Par ailleurs, le communiqué de presse qui a suivi  mentionne en bonne place que les parlementaires communistes « défendront un allongement de la scolarité obligatoire pour garantir à tous le droit à l’éducation de 3 à 18 ans » lors de la prochaine lecture du texte de la « loi de refondation » à l’Assemblée nationale qui commencera le 3  juin .

Cela fait plus d’un  demi –siècle que l’Ordonnance du 6 janvier 1959 signée par Charles de Gaulle ( chef du gouvernement ) et Jean Berthoin ( ministre de l’Education nationale )  a décidé que « l’instruction sera obligatoire jusqu’à l’âge de seize ans révolus pour les enfants qui atteindront l’âge de six ans à partir du 1° janvier 1959 ». L’Ordonnance précise que « l’instruction obligatoire a pour objet l’éducation et les connaissances de base, les éléments de la culture générale et, selon les choix, de la formation professionnelle et technique ».

 Le congrès de la Fédération de l’Education nationale ( qui regroupait notamment le SNI - syndicat national des instituteurs – quasi hégémonique alors dans l’enseignement primaire, et le SNES – le syndicat le plus puissant de l’enseignement secondaire ) s’était prononcé deux mois plus tôt « pour l’allongement de la scolarité obligatoire, avec comme objectif de la mener jusqu’à dix-huit ans » ( dans la ligne du célèbre Plan Langevin-Wallon élaboré durant les années suivant la Libération ).

 Dix ans après la mise en place effective de l'instruction obligatoire jusqu’à 16 ans, un sondage est effectué par la SOFRES en décembre 1977 auprès d’un ‘’échantillon représentatif’’ des enseignants à qui l’on pose la question suivante : " A quel âge l’interruption de la scolarité obligatoire devrait-elle être possible : à 14 ans, à 16 ans, ou à 18 ans ? ". 48% des enseignants se prononcent pour 14 ans ( et 12% pour 18 ans ).

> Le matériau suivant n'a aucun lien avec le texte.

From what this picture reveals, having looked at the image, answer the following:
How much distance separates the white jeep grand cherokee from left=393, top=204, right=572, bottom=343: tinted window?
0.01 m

Ces enseignants ( et leurs élèves ) n’avaient alors connu que le CES ( le ‘’ collège d’enseignement secondaire’’ ), c’est à dire un collège à filières dûment organisées ( " caractérisées par leur pédagogie propre " ) : la voie I ( dite ‘’classique et moderne longue’’, encadrée par des professeurs certifiés ou agrégés ), la voie II ( dite ‘’moderne court’’ , encadrée par des maîtres de cours complémentaires rebaptisés PEGC ), la voie III ( dite ‘’transition – pratique’’, encadrée par des instituteurs ).

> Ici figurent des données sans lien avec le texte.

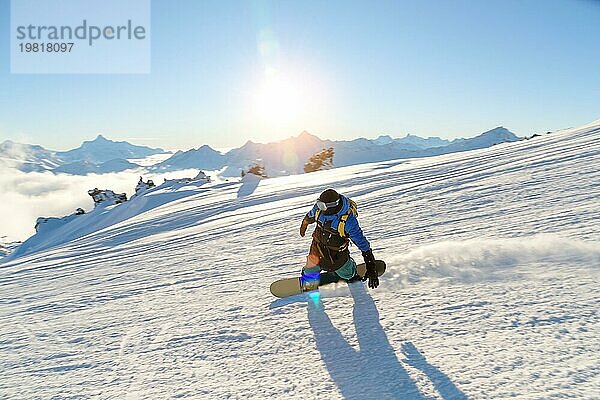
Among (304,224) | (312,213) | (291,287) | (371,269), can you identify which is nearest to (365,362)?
(371,269)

 En 1975 la loi dite Haby crée le ‘’collège unique’’ ( en principe sans ‘’filières’’ ) dont les décrets d’application ne sortent qu’en 1976, et dont la mise en place effective ne commence guère qu’en 1977.
En septembre 1985, la SOFRES repose la même question à un ‘’échantillon représentatif’’ d’enseignants. 42 % d’enseignants ( 6% de moins qu’en 1977 ) se prononcent pour la possibilité d’interruption de la scolarité à 14 ans, et 15% pour la repousser jusqu’à 18 ans ( 3% de plus qu’en 1977 ).

 In fine, on pourrait se demander quels seraient actuellement les taux respectifs de réponses à la question de la SOFRES. Mais le sondage n’a pas été renouvelé. Et si on ‘’sondait’’ les ‘’médiapartiens’’ ? Quel(s) bilan(s) tirent-ils de ce demi-siècle d'instruction obligatoire et de ses évolutions ?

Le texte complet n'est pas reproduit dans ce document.